Proactive Problem Detection
The ability to be alerted on and detect issues before they impact a majority of users is perhaps the most crucial aspect of monitoring. This "early warning system" empowers us to:
- Detect anomalies before they become failures
- Identify performance degradation trends
- Spot resource constraints before they're critical
Performance Optimization
Monitoring data is crucial to optimize system performance and resource utilization.
- Application Performance
- Identify slow database queries
- Track cache hit rates
- Monitor API endpoint latency
- Resource Efficiency
- Analyze CPU and memory usage patterns
- Track storage usage trends
- Monitor network bandwidth utilization
Capacity Planning
Effective monitoring enables data-driven capacity planning decisions.
- Peak Usage Patterns
- Daily peaks during business hours
- Weekly peaks on Mondays
- Seasonal peaks during holidays
- Growth Indicators
- User registration rate
- Data storage consumption
This is crucial information to engineers and stakeholders. Not only it can help you better understand the usage patterns of your users across time, which can be a valuable business insight, it can also inform engineers on how to better prepare for expected changes in demand.
Business Insights
Monitoring isn't just for technical metrics—it can provide valuable business insights as well! Let's take a look at the following examples:
- User Engagement
- Active users per hour/day/month
- Session duration
- Feature usage statistics
- Revenue Impact
- Transaction success rate
- Payment processing times
- Shopping cart abandonment rate
- Customer Experience
- Page load times
- Error rates by user segment
- API availability by region
Cost Optimization
Monitoring can also help to identify opportunities for cost reduction and optimization. From an infrastructure perspective, teams can use monitoring to identify underutilized resources that could be scaled down, track detailed cloud service usage patterns to optimize spend, and ensure auto-scaling mechanisms are operating efficiently. When it comes to performance costs, monitoring enables teams to pinpoint expensive database queries that need optimization, understand how effectively caching mechanisms are being utilized, and identify opportunities to optimize network traffic patterns and reduce associated costs.
System Understanding
Comprehensive monitoring will also help engineering teams to better understand their systems. By analyzing system behavior, teams can establish baselines for normal operating patterns, characterize peak usage scenarios, and map out complex dependencies and interactions between system components. When it comes to understanding change impact, monitoring provides crucial insights into how deployments affect system performance, how configuration changes ripple through the environment, and how infrastructure updates influence overall system stability.
The Four Golden Signals
The Four Golden Signals, popularized by Google's Site Reliability Engineering book, are key metrics that indicate the health and performance of user-facing systems. These signals provide a balanced and comprehensive view of your service's health, while also serving as a proxy to your customers' experience.
Latency
Latency tells the story of your users' experience by measuring how long operations take. Consider an e-commerce platform: while the homepage might load in 200ms for most users (p50), some users during peak shopping periods might experience loading times of 800ms (p90) or even 2 seconds (p99). These percentile measurements paint a more accurate picture than averages alone.

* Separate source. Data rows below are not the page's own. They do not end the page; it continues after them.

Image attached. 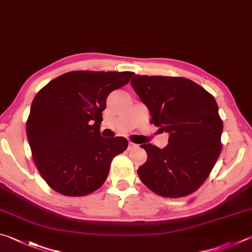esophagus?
<instances>
[{"mask_svg": "<svg viewBox=\"0 0 252 252\" xmlns=\"http://www.w3.org/2000/svg\"><path fill=\"white\" fill-rule=\"evenodd\" d=\"M136 146H137V145L136 144H134V143H131V142H129L128 143V149L130 151V149H133V148H135Z\"/></svg>", "mask_w": 252, "mask_h": 252, "instance_id": "obj_1", "label": "esophagus"}]
</instances>
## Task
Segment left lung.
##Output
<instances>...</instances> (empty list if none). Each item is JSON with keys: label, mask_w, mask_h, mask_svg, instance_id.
<instances>
[{"label": "left lung", "mask_w": 252, "mask_h": 252, "mask_svg": "<svg viewBox=\"0 0 252 252\" xmlns=\"http://www.w3.org/2000/svg\"><path fill=\"white\" fill-rule=\"evenodd\" d=\"M131 86L151 113V123L169 134L168 145L143 144L147 160L137 170L145 186L166 198L196 191L221 153L222 121L210 93L184 77L135 75Z\"/></svg>", "instance_id": "8db88e82"}]
</instances>
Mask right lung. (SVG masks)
<instances>
[{
	"label": "right lung",
	"mask_w": 252,
	"mask_h": 252,
	"mask_svg": "<svg viewBox=\"0 0 252 252\" xmlns=\"http://www.w3.org/2000/svg\"><path fill=\"white\" fill-rule=\"evenodd\" d=\"M133 75L74 70L53 79L34 97L26 135L35 166L55 191L81 197L105 183L113 158L126 151L128 142L101 137V112L109 93Z\"/></svg>",
	"instance_id": "right-lung-1"
}]
</instances>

A crucial distinction in latency monitoring is separating successful and failed requests. For instance, when a payment gateway timeout occurs, a failed payment request might take 30 seconds to return an error, while successful payments typically complete in under 500ms. Mixing these measurements would skew your understanding of actual service performance.
Real-world example: Netflix monitors video streaming latency across different stages:
- Initial buffer time: How long before playback starts
- Re-buffer ratio: Time spent buffering vs. playing
- Time to first frame: Speed of video startup
Traffic
Traffic measurements reveal how your system is being used. Rather than just counting requests, think about traffic in terms of user behavior and business impact. For a social media platform, meaningful traffic metrics might include:
- Content creation actions (posts, comments, likes)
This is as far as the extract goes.